| Work to complete |
[A] In the essay about finding value in fundamental religion, copy the passage from "That was no" to "depression without me.".
[B] According to the essay about finding value in fundamental religion, when was Tom released from the hospital?
[C] Resume the essay about finding value in fundamental religion, writing on from its final sentence.

| Extract provided |
┄┄┄┄┄┄

Finding the Value in Fundamental Religion

There was no weekly message this past week because I was involved in helping a family member. My brother Tom (not his real name) who suffers from Major Depressive Disorder (MDD) had come very close to ending his life—for the 3rd time. Released from the hospital a few days before Thanksgiving, he had done fairly well until this past Saturday.

Terrified, confused and suffering from sleep deprivation he called me on Saturday morning. Minutes into our phone call it became clear to me that Tom could not stay alone in his apartment so I made arrangements for him to come and stay with me for a few days.

Hanging up the phone I wondered how I was going to do the job of stabilizing him. After all, I was only one person; not a full staff of trained nurses and psychologists like he had at the hospital. I understood that the way out was to change perspective. In other words, instead of seeing his life through the lens of 3D fundamental religious beliefs, he would see them through a higher dimensional perspective.

That was no easy task because Tom was pretty black/white in his thinking. How was I going to be able to speak in such a way that he would remain open minded, not shutting down because I inadvertently trounced on a firmly held religious belief. I have to tell you I was scared, especially when Tom announced that I was his only hope, and that if this didn’t work he would end his life.

I knew we have to develop a plan which included a foundation of new beliefs that would not only enable Tom to see his past choices differently, but also provide him with a means to pull himself out of depression without me.

┄┄┄┄┄┄

| Entries provided |

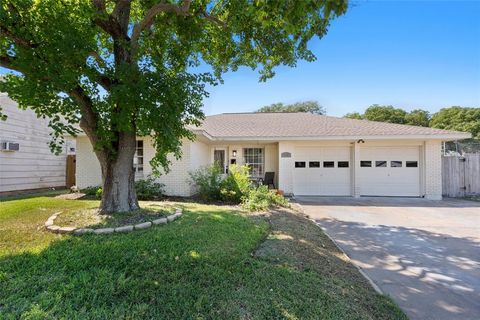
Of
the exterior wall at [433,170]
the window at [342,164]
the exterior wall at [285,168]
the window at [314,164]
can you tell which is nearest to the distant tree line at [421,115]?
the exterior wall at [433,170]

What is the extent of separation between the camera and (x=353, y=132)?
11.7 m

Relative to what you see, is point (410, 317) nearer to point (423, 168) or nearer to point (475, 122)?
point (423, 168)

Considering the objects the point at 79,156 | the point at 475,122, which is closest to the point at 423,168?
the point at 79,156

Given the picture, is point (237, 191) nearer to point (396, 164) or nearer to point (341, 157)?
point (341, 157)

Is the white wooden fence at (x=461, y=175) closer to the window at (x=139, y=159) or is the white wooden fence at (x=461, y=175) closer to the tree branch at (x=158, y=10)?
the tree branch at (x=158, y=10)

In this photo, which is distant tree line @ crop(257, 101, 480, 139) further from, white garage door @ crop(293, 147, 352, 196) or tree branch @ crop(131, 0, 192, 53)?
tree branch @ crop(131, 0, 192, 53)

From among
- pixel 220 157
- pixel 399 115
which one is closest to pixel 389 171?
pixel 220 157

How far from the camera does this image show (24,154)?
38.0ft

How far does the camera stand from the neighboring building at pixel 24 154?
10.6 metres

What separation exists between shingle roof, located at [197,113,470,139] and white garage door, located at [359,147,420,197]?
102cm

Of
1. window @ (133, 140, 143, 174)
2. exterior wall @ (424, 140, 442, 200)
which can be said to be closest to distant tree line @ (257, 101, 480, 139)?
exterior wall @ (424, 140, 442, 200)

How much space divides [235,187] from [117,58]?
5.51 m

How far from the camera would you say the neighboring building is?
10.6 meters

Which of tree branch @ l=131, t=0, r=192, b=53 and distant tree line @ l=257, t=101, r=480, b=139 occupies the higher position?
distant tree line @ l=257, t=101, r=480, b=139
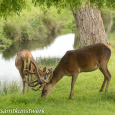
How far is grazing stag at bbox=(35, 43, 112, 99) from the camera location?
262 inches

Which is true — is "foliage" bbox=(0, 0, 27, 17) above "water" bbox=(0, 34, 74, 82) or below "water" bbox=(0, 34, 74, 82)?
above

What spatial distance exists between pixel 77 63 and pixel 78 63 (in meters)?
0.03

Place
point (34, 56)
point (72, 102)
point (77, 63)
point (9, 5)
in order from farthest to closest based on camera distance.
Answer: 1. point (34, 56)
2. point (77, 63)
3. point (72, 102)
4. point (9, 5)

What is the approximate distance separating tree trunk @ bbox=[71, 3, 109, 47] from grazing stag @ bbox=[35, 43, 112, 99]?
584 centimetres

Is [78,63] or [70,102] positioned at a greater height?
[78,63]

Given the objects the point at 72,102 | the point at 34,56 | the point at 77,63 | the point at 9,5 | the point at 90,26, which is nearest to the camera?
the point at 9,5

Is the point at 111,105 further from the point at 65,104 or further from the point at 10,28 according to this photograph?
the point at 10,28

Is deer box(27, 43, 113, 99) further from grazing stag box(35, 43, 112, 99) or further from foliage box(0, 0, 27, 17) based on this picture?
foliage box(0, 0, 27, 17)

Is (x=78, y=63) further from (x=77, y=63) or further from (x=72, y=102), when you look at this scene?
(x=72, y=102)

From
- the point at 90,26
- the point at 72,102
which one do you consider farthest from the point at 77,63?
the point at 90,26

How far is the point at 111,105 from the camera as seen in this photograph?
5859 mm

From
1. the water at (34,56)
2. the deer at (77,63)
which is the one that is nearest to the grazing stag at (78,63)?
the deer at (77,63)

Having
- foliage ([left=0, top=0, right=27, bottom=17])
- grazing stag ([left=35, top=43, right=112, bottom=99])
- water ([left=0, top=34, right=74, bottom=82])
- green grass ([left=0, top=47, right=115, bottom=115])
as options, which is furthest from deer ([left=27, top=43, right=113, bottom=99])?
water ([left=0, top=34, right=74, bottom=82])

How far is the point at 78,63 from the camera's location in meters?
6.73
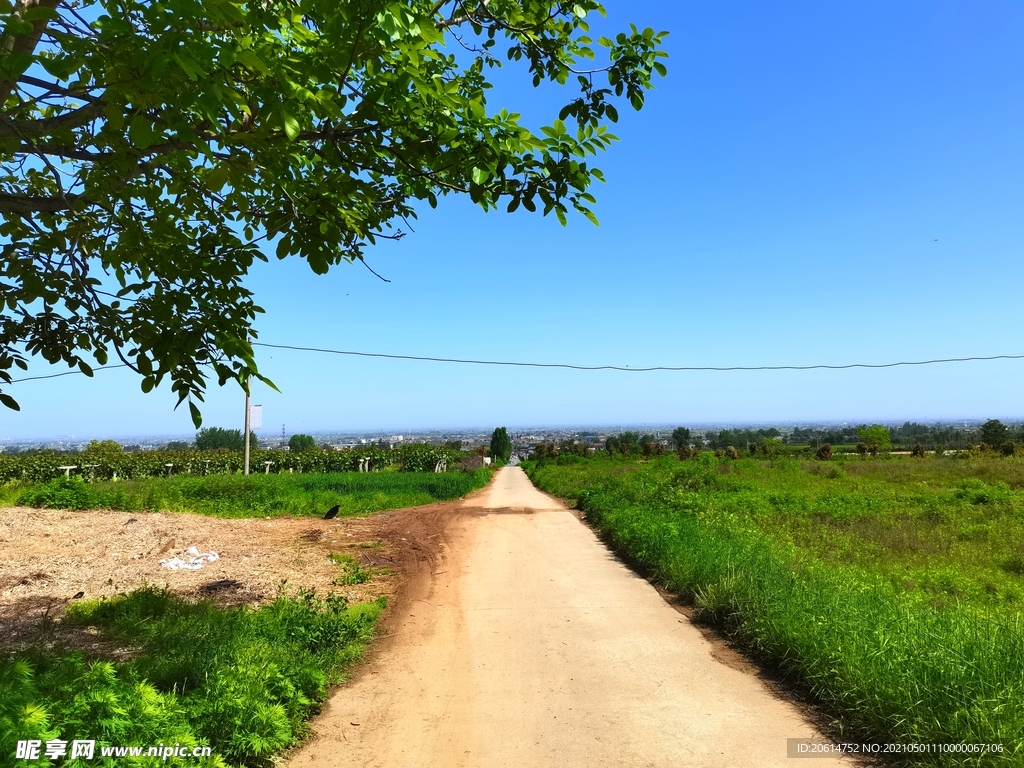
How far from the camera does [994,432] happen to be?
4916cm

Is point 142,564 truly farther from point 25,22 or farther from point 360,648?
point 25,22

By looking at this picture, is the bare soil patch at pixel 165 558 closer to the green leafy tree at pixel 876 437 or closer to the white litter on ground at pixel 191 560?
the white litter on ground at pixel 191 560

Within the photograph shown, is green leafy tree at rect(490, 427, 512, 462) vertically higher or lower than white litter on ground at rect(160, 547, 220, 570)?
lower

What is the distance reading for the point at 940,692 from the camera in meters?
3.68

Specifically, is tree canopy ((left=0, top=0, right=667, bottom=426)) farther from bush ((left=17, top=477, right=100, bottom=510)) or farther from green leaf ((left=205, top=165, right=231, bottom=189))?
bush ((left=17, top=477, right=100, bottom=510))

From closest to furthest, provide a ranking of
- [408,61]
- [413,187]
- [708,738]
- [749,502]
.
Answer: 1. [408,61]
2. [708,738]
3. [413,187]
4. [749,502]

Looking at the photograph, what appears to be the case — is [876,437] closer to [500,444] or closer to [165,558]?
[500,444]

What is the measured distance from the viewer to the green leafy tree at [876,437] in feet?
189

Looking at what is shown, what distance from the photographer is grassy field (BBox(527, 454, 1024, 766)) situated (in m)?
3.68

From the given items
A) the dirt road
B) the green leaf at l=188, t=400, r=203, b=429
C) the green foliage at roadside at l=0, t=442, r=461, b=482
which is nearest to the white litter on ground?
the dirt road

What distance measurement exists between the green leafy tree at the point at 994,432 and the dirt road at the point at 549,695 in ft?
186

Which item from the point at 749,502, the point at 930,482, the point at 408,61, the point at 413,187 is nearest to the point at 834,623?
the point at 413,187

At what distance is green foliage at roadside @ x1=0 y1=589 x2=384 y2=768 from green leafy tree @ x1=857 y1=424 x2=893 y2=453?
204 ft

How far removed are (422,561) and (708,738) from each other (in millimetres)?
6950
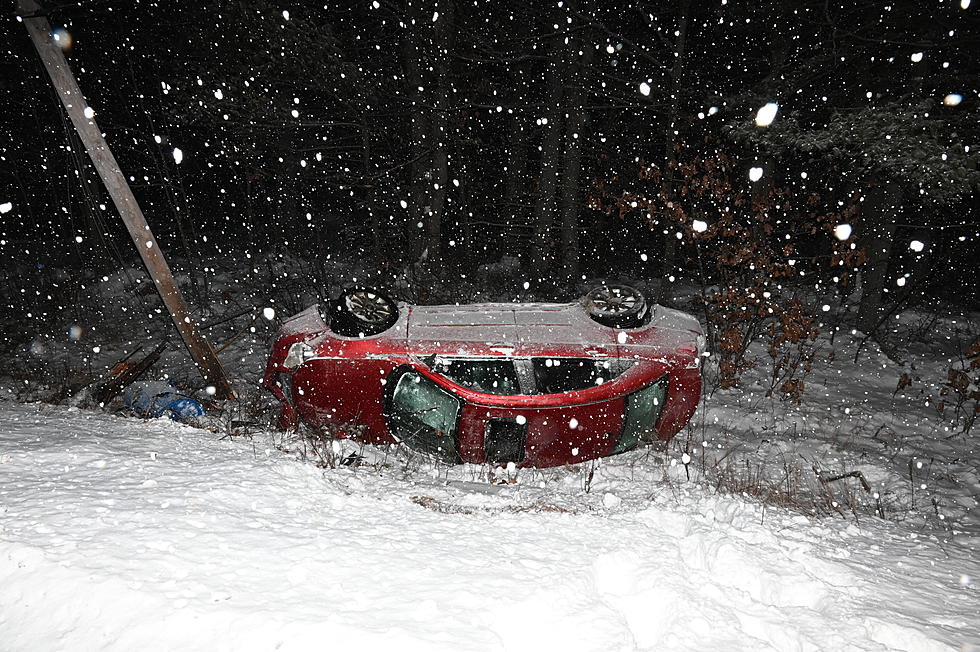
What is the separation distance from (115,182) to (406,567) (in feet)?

┄┄┄┄┄┄

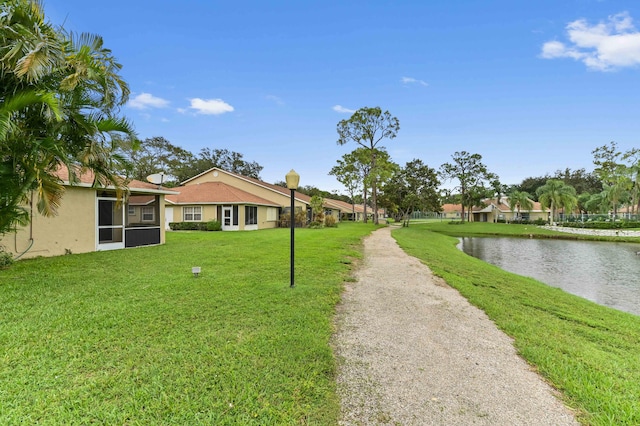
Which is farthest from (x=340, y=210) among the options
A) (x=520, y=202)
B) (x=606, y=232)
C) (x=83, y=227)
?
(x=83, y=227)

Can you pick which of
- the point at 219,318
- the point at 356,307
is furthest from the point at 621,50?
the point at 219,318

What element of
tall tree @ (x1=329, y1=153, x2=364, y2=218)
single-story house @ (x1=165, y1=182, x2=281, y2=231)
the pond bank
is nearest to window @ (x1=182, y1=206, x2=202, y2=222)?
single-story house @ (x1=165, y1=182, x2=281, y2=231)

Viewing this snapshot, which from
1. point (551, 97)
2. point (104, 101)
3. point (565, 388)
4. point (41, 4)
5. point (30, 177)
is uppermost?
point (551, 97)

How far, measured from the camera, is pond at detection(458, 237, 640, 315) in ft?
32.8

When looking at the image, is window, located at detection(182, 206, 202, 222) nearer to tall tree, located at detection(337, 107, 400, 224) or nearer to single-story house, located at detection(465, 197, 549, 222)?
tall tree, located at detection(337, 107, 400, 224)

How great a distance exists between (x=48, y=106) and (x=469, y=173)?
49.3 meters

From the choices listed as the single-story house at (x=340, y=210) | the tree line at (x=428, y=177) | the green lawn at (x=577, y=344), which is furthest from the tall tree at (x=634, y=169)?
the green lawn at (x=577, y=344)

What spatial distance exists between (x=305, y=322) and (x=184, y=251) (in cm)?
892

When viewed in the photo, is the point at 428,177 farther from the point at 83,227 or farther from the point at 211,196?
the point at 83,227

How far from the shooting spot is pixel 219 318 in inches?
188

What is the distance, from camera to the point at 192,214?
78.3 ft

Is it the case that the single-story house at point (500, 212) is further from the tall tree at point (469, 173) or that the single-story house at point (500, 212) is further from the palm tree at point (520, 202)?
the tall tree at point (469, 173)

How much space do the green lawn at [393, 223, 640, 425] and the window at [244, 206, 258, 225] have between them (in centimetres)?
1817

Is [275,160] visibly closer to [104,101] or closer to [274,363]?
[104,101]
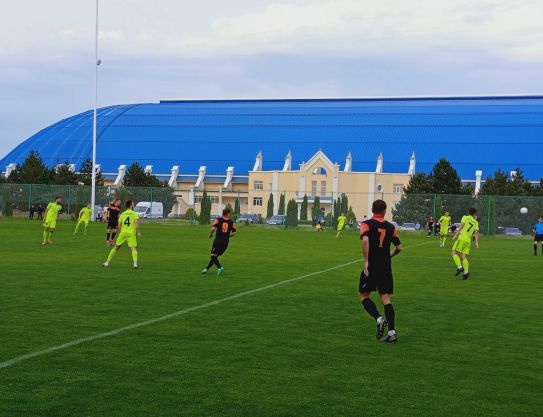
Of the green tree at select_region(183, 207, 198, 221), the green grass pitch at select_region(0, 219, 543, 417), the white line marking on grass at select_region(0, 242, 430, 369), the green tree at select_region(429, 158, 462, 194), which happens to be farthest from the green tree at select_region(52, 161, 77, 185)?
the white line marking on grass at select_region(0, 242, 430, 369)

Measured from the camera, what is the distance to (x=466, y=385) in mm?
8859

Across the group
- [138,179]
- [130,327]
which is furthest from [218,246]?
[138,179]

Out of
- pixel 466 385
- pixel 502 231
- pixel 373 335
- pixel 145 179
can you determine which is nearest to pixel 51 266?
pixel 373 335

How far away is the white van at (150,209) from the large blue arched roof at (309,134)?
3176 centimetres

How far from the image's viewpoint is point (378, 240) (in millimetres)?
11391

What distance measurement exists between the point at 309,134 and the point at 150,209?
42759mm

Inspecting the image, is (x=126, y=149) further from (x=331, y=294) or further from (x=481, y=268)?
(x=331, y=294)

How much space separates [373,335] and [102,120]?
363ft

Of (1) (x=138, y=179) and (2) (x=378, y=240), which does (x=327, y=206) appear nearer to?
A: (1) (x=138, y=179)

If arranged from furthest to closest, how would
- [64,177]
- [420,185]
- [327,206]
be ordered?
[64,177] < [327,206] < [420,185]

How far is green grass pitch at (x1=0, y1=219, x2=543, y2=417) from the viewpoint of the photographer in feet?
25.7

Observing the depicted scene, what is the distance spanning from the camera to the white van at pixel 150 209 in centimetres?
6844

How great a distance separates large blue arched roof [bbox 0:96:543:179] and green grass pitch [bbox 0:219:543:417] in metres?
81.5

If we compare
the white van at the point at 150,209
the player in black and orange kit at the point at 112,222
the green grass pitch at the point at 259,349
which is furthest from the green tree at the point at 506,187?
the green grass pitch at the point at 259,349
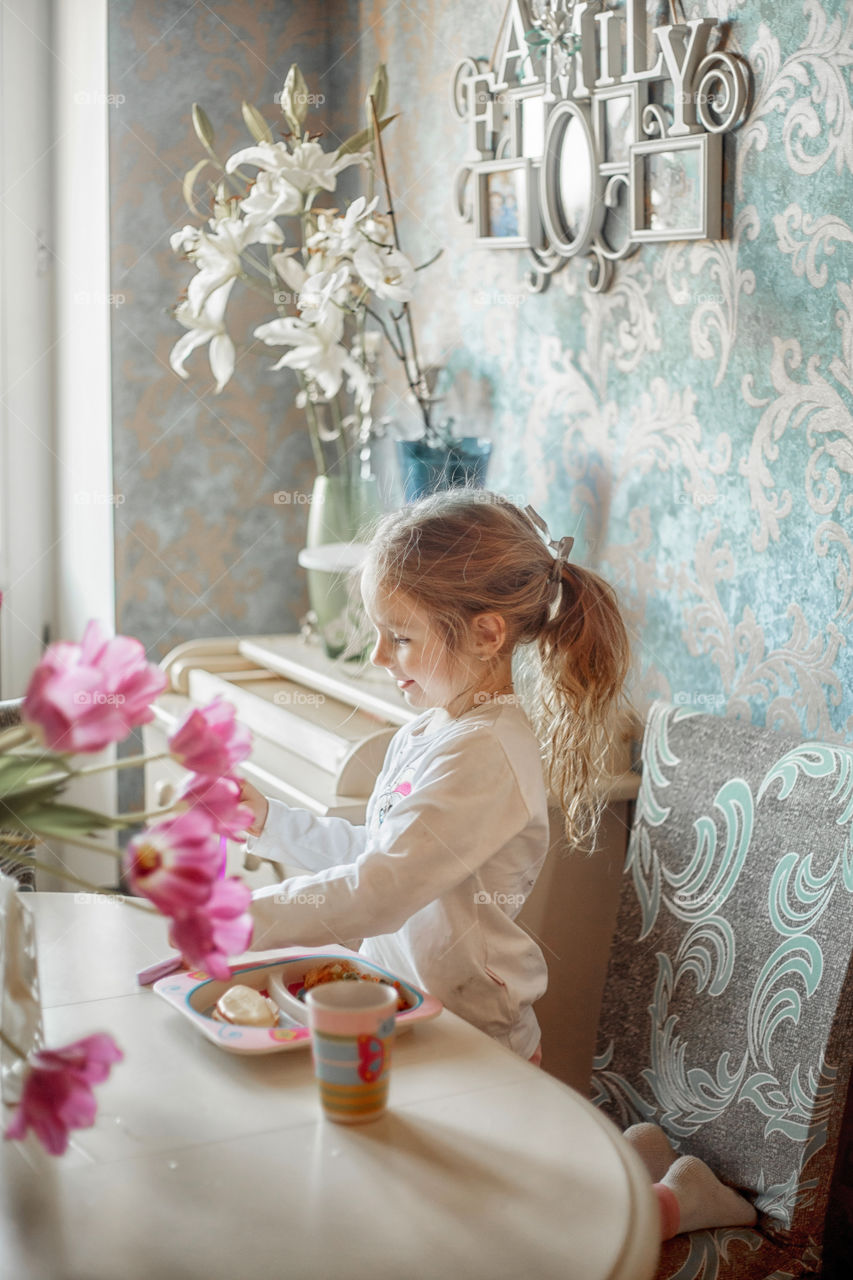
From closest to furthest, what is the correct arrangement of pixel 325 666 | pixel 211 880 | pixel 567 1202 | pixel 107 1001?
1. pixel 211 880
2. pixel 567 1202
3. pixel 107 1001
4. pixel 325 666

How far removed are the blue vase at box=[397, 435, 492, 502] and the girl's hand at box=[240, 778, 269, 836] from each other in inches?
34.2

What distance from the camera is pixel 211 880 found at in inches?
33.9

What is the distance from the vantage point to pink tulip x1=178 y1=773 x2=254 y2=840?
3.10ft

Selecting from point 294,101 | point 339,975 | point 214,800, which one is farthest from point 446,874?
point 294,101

┄┄┄┄┄┄

| Answers to the tasks |
[A]
That was no easy task because Tom was pretty black/white in his thinking. How was I going to be able to speak in such a way that he would remain open minded, not shutting down because I inadvertently trounced on a firmly held religious belief. I have to tell you I was scared, especially when Tom announced that I was his only hope, and that if this didn’t work he would end his life.

I knew we have to develop a plan which included a foundation of new beliefs that would not only enable Tom to see his past choices differently, but also provide him with a means to pull himself out of depression without me.

[B] A few days before Thanksgiving.

[C]
I knew my guides and my brother’s guides were with us because there were several times over the next 3 days when I was at a loss for how to reach my brother the answer suddenly appeared. Analogies based on biblical stories that I could use to explain a higher dimensional belief simply appeared in my head. Here’s an example: Tom had a deeply ingrained belief in sin and forgiveness. From the higher perspective there is no sin, because we are all playing roles to help each other grow, so there is no reason for forgiveness. Now that is a belief that Tom is not ready for; it’s too far up the ladder so to speak. So I worked with him on stepping 1 step beyond having to earn forgiveness which is the real problem he was facing. In order to accomplish this I had to help him embrace the higher dimensional concept of everything has a value, along with explaining in logical terms why God would find value in his past actions and offer forgiveness.

I used the concept of Satan. Using the biblical scriptures, I asked Tom the following questions. “If God loves all of his creation as he says then he loves Satan, doesn’t he? Isn’t Satan one of God’s creations? And after Satan, a former angel of light, fell from grace, didn’t God allow him to live? If he didn’t love him he would have destroyed him, wouldn’t he?” This made sense to Tom.

Going to the next step I said, “So even after Satan’s big, huge mistake, God not only let him live, he found another role for him to play, didn’t he?” Again, Tom answered affirmatively. Finally, bring back around to Tom I said, “So if God could do that for Satan, whose transgressions were far worse, why would he not do it for you?” Sitting for a moment to let the logic sink him, Tom replied, “There’s no reason that God wouldn’t. Bingo!

The relief of Tom’s face almost palpable. He now realized that there was a value in his past choices. And not only was he worthy, by making bad choices he had given God another opportunity to strengthen Tom’s faith by forgiving him.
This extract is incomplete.